_Supplied passage_.
━━━

Icinga 2 natively supports setting up multiple Icinga 2 instances in a cluster
to distribute work between those instances. Independent tasks (e.g. performing
service checks, sending notifications, updating the history database, etc.) are
implemented as components which can be loaded for each instance. Configuration
as well as program state is automatically replicated between instances.

In order to support using Icinga 2 in a partially trusted environment SSL is
used for all network communication between individual instances. Objects (like
hosts and services) can be grouped into security domains for which permissions
can be specified on a per-instance basis (so e.g. you can have a separate API
or checker instance for a specific domain).

Agent-based Checks
------------------

Traditionally most service checks have been performed actively, meaning that
check plugins are executed on the same server that is also running Icinga.
This works great for checking most network-based services, e.g. PING and HTTP.
However, there are a number of services which cannot be checked remotely either
because they are not network-based or because firewall settings or network
policies ("no unencrypted traffic") disallow accessing these services from the
network where Icinga is running.

To solve this problem two add-ons have emerged, namely NRPE and NSCA. NRPE
can be thought of as a light-weight remote shell which allows the execution
of a restricted set of commands while supporting some Nagios(TM)-specific
concepts like command timeouts. However unlike with the design of commonly used
protocols like SSH security in NRPE is merely an afterthought.

In most monitoring setups all NRPE agents share the same secret key which is
embedded into the NRPE binary at compile time. This means that users can
extract this secret key from their NRPE agent binary and use it to query
sensitive monitoring information from other systems running the same NRPE
binary. NSCA has similar problems.

Based on Icinga 2's code for check execution there will be an agent which can
be used on *NIX as well as on Windows platforms. The agent will be using the
same configuration format like Icinga 2 itself and will support SSL and
IPv4/IPv6 to communicate with Icinga 2.

Business Processes
------------------

In most cases users don't care about the availability of individual services
but rather the aggregated state of multiple related services. For example one
might have a database cluster that is used for a web shop. For an end-user the
shop is available as long as at least one of the database servers is working.

Icinga 1.x does not have any support for business processes out of the box.
There are several add-ons which implement business process support for Icinga,
however none of those are well-integrated into Icinga.

Icinga 2 will have native support for business processes which are built right
into the core and can be configured in a similar manner to Nagios(TM)-style
checks. Users can define their own services based on business rules which can
be used as dependencies for other hosts or services.

Logging
-------

Icinga 2 supports file-based logged as well as syslog (on *NIX) and event log
(on Windows). Additionally Icinga 2 supports remote logging to a central Icinga
2 instance.

━━━

_Data listing_.
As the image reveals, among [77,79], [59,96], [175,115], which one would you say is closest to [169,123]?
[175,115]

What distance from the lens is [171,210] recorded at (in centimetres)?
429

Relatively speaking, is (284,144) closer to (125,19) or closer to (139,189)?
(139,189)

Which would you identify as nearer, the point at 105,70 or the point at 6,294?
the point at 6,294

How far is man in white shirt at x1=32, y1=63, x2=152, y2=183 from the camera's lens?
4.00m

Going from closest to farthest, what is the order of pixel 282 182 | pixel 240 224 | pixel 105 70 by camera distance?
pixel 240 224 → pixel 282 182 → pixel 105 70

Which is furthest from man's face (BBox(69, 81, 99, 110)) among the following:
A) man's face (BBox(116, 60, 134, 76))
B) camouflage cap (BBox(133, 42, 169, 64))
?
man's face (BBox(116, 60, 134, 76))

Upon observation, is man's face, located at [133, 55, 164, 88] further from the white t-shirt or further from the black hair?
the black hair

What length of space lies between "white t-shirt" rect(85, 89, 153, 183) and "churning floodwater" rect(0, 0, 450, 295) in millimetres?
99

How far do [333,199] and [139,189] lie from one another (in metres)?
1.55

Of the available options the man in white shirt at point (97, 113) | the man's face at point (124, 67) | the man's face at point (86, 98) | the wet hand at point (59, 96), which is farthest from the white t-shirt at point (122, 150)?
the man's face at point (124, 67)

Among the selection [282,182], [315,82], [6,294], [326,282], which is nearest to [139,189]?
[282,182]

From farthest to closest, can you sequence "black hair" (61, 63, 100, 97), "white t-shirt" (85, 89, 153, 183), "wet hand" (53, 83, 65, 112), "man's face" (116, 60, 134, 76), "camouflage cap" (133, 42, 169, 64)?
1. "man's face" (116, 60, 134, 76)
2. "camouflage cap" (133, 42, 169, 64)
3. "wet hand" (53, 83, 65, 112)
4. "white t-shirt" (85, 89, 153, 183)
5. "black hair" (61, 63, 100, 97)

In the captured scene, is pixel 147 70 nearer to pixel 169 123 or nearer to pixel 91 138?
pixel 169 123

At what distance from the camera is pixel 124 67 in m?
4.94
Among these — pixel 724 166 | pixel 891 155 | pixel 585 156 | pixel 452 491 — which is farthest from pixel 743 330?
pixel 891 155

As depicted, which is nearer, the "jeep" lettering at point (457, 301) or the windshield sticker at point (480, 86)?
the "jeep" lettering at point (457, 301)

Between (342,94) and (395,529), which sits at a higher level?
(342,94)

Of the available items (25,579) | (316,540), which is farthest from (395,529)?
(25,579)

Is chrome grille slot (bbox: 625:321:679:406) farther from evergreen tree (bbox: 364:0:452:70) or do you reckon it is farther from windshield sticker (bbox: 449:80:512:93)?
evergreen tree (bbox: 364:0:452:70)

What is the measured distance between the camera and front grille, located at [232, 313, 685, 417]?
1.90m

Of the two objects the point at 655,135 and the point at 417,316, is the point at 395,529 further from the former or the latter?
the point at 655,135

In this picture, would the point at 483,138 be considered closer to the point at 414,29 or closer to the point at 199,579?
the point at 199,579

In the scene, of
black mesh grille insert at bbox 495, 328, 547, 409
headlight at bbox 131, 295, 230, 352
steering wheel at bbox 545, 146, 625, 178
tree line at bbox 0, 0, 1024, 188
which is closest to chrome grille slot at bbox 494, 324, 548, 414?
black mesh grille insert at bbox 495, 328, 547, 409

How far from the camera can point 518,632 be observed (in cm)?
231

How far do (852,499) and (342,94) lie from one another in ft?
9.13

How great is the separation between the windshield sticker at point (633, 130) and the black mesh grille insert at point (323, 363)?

━━━

_Short exercise 1_. Summarize the Icinga 2 overview in two sentences.
_Short exercise 2_. Please arrange the entries from the line with "How far from" through the end of the entries as a Markdown table with the columns Row and Entry Line, leaving out blank lines.

_Expected output 1_. Icinga 2 can run multiple instances in a cluster that share work, replicate configuration and program state automatically, and use SSL for all communication between them. The overview notes that NRPE and NSCA share weaknesses such as a common secret key and presents Icinga 2's planned agent for *NIX and Windows with SSL support, its native business process support built into the core, and its file, syslog, event log, and remote logging.

_Expected output 2_.
| Row | Entry Line |
|---|---|
| 1 | How far from the camera can point 518,632 be observed (in cm)? |
| 2 | 231 |
| 3 | How far do (852,499) and (342,94) lie from one another in ft? |
| 4 | 9.13 |
| 5 | How great is the separation between the windshield sticker at point (633, 130) and the black mesh grille insert at point (323, 363)? |